### Set problem:
Reproduce the data below, substituting "shelf fungus" for every occurrence of "bracket fungus" and leaving everything else untouched.

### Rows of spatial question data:
+++
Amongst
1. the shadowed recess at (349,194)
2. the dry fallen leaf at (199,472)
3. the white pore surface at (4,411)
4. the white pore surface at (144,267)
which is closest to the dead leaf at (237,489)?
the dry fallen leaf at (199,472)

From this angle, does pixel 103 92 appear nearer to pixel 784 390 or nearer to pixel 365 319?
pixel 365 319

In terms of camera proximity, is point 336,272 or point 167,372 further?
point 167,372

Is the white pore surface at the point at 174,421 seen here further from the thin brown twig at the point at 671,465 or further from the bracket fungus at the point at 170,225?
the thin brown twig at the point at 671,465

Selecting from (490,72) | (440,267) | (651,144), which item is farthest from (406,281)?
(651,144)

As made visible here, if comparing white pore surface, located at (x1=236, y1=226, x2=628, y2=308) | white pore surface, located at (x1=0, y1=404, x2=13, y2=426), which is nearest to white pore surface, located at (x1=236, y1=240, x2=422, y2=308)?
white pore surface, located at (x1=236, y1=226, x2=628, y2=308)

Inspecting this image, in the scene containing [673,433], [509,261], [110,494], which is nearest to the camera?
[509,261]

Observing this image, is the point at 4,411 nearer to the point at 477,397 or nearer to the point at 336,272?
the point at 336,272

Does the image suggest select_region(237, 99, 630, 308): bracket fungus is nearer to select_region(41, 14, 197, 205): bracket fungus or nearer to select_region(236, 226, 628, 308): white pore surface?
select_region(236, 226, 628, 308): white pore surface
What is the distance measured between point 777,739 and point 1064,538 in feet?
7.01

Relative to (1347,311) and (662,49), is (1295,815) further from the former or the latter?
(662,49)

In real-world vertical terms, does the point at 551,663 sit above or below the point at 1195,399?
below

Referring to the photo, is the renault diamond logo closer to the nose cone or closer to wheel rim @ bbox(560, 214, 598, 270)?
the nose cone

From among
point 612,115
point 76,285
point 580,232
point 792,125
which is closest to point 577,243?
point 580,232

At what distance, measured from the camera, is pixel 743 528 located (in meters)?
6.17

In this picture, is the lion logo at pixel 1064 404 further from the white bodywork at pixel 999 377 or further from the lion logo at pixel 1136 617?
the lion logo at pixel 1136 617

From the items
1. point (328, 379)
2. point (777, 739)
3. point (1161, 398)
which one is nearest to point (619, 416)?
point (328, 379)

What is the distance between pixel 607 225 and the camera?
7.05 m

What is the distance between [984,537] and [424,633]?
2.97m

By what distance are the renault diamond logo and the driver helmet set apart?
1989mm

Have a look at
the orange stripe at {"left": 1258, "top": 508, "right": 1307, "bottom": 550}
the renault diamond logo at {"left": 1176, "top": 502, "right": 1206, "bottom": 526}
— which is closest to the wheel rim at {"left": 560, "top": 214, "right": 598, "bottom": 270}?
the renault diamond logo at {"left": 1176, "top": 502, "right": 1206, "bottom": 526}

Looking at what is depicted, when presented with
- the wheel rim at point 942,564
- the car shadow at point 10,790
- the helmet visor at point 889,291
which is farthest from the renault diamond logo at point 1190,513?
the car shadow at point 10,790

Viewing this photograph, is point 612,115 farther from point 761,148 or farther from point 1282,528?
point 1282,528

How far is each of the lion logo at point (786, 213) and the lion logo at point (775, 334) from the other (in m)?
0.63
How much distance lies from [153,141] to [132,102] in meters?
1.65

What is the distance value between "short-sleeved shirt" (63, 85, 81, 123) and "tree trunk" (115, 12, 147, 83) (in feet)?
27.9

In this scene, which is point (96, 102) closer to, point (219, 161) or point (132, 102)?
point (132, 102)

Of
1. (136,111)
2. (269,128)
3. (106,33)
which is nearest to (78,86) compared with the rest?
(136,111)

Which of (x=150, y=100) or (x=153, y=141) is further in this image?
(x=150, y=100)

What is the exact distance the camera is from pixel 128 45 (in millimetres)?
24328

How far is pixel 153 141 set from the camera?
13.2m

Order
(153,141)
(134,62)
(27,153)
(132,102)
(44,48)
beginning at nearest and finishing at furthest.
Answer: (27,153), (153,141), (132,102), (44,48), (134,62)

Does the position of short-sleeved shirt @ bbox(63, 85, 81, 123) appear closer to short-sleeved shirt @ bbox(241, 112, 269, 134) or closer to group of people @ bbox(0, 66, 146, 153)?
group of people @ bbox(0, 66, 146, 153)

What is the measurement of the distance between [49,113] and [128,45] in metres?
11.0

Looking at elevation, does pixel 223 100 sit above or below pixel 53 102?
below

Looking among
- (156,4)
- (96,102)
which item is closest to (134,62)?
+++
### Result for this task:
Amongst
1. the shadowed recess at (349,194)
2. the dry fallen leaf at (199,472)
3. the white pore surface at (4,411)
4. the white pore surface at (144,267)
which is closest to the dead leaf at (237,489)?
the dry fallen leaf at (199,472)

From this angle, does pixel 103 92 appear nearer to pixel 784 390 or nearer to pixel 365 319?
pixel 365 319

In terms of camera proximity, is point 336,272 or point 167,372 further?
point 167,372

Is the white pore surface at the point at 174,421 seen here further from the thin brown twig at the point at 671,465 or further from the shelf fungus at the point at 170,225?
the thin brown twig at the point at 671,465

Selecting from (490,72) | (440,267) | (651,144), which item is farthest from (406,281)?
(651,144)

As made visible here, if comparing white pore surface, located at (x1=236, y1=226, x2=628, y2=308) | white pore surface, located at (x1=0, y1=404, x2=13, y2=426), which is nearest to white pore surface, located at (x1=236, y1=240, x2=422, y2=308)?
white pore surface, located at (x1=236, y1=226, x2=628, y2=308)

Inspecting this image, in the scene containing [673,433], [509,261], [110,494], which is nearest to the camera?
[509,261]

Observing this image, is the point at 4,411 nearer to the point at 477,397 or nearer to the point at 336,272?
the point at 336,272

Does the image suggest select_region(237, 99, 630, 308): shelf fungus is nearer to select_region(41, 14, 197, 205): shelf fungus or nearer to select_region(236, 226, 628, 308): white pore surface?
select_region(236, 226, 628, 308): white pore surface
What is the distance measured between point 777,739 and point 1064,538 in feet?
7.01

Relative to (1347,311) and (662,49), is (1295,815) further from the former or the latter?
(662,49)

In real-world vertical terms, does the point at 551,663 sit above or below the point at 1195,399?
below

Referring to the photo, is the renault diamond logo closer to the nose cone or closer to wheel rim @ bbox(560, 214, 598, 270)?
the nose cone

From among
point 612,115
point 76,285
point 580,232
point 792,125
which is closest to point 577,243?
point 580,232

At what distance, measured from the camera, is pixel 743 528 located (in meters)?
6.17

In this picture, is the lion logo at pixel 1064 404 further from the white bodywork at pixel 999 377 or further from the lion logo at pixel 1136 617?
the lion logo at pixel 1136 617

From the items
1. point (328, 379)
2. point (777, 739)
3. point (1161, 398)
which one is nearest to point (619, 416)?
point (328, 379)

What is the distance between pixel 607 225 and the camera?
7.05 m

What is the distance between [984,537] and [424,633]?
2.97m

By what distance are the renault diamond logo and the driver helmet set apart?
1989mm

Have a look at
the orange stripe at {"left": 1258, "top": 508, "right": 1307, "bottom": 550}
the renault diamond logo at {"left": 1176, "top": 502, "right": 1206, "bottom": 526}
— which is closest to the wheel rim at {"left": 560, "top": 214, "right": 598, "bottom": 270}?
the renault diamond logo at {"left": 1176, "top": 502, "right": 1206, "bottom": 526}

Looking at what is depicted, when presented with
- the wheel rim at point 942,564
- the car shadow at point 10,790
- the helmet visor at point 889,291
which is farthest from the renault diamond logo at point 1190,513?
the car shadow at point 10,790

Viewing this photograph, is point 612,115 farther from point 761,148 or farther from point 1282,528?
point 1282,528

How far is each of the lion logo at point (786, 213) and the lion logo at point (775, 334) from the other (in m)?
0.63
How much distance lies from [153,141] to [132,102] in meters?
1.65

What is the distance value between "short-sleeved shirt" (63, 85, 81, 123) and "tree trunk" (115, 12, 147, 83) (in feet)?
27.9

In this scene, which is point (96, 102) closer to, point (219, 161) or point (132, 102)?
point (132, 102)

Of
1. (136,111)
2. (269,128)
3. (106,33)
which is nearest to (78,86) compared with the rest?
(136,111)

Which of (x=150, y=100) or (x=153, y=141) is further in this image?
(x=150, y=100)

What is the exact distance the camera is from pixel 128 45 (in millimetres)?
24328

How far is pixel 153 141 set from the camera?
13.2m

Order
(153,141)
(134,62)
(27,153)
(132,102)
(44,48)
beginning at nearest and finishing at furthest.
Answer: (27,153), (153,141), (132,102), (44,48), (134,62)

Does the position of short-sleeved shirt @ bbox(63, 85, 81, 123) appear closer to short-sleeved shirt @ bbox(241, 112, 269, 134) or closer to group of people @ bbox(0, 66, 146, 153)?
group of people @ bbox(0, 66, 146, 153)

What is the measurement of the distance between [49,113] and [128,45] in metres?
11.0

Looking at elevation, does pixel 223 100 sit above or below pixel 53 102?
below

Looking among
- (156,4)
- (96,102)
which item is closest to (134,62)?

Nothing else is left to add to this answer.